• **EXERCISE INSTRUCTIONS**: Please return each of the entries exactly, minus their pictures.

BEGIN

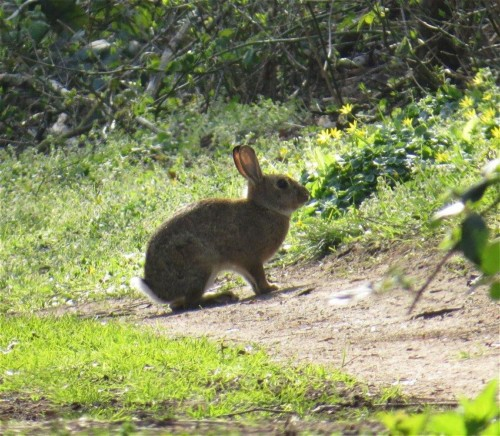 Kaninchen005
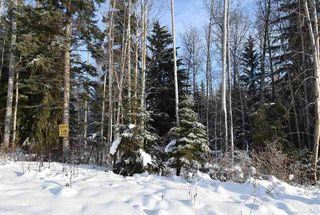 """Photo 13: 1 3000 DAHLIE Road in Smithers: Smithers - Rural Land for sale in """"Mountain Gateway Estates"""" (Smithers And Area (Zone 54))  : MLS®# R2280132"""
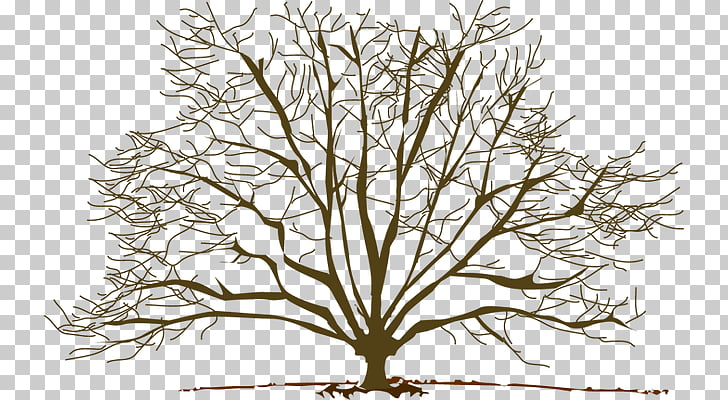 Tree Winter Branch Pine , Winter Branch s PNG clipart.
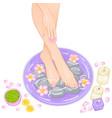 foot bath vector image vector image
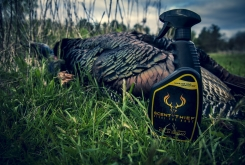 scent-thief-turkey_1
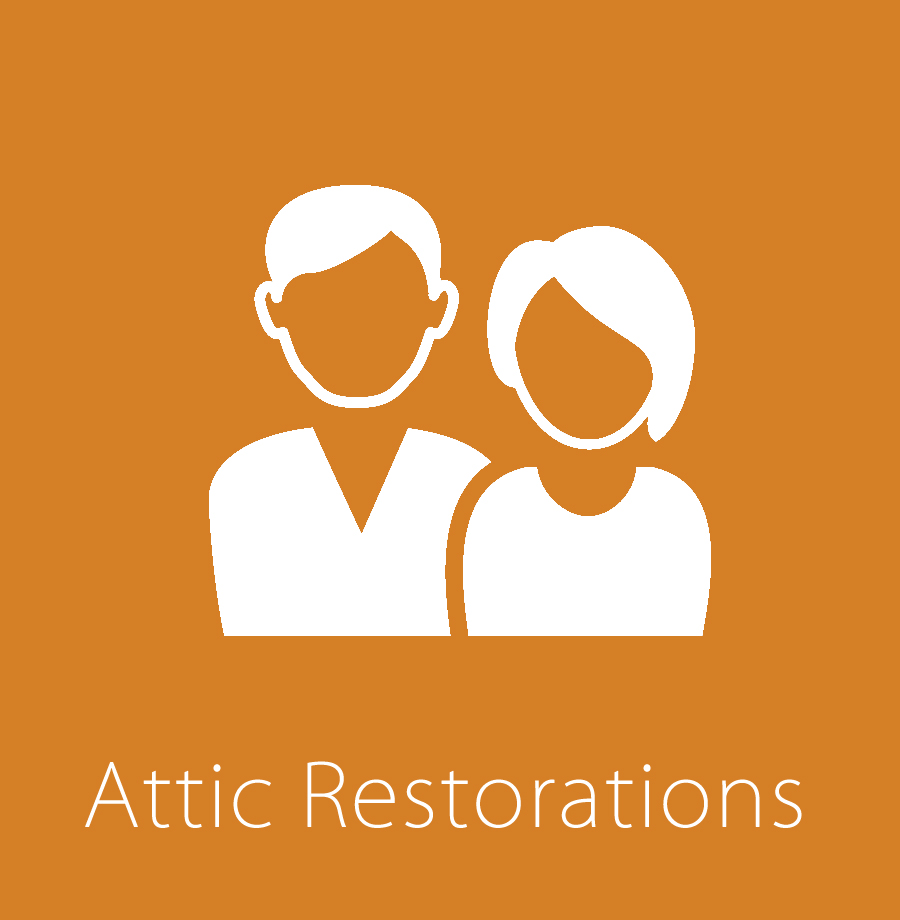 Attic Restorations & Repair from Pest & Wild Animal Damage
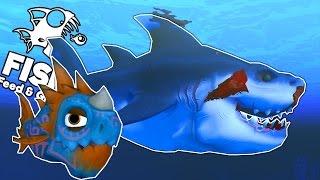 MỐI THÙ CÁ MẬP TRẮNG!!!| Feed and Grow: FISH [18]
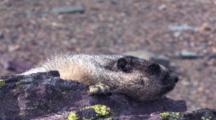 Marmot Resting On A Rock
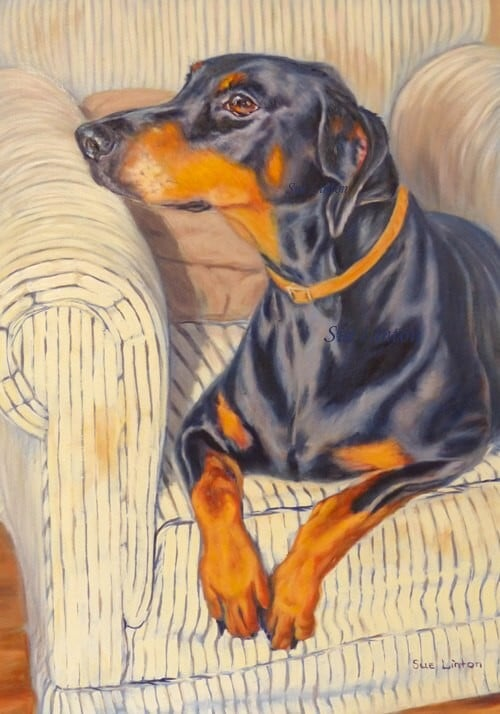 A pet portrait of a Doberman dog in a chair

END

• **SOLVED EXERCISE**:
 Kaninchen005
 """Photo 13: 1 3000 DAHLIE Road in Smithers: Smithers - Rural Land for sale in """"Mountain Gateway Estates"""" (Smithers And Area (Zone 54))  : MLS®# R2280132"""
 Tree Winter Branch Pine , Winter Branch s PNG clipart.
 foot bath vector image vector image
 scent-thief-turkey_1
 Attic Restorations & Repair from Pest & Wild Animal Damage
 MỐI THÙ CÁ MẬP TRẮNG!!!| Feed and Grow: FISH [18]
 Marmot Resting On A Rock
 A pet portrait of a Doberman dog in a chair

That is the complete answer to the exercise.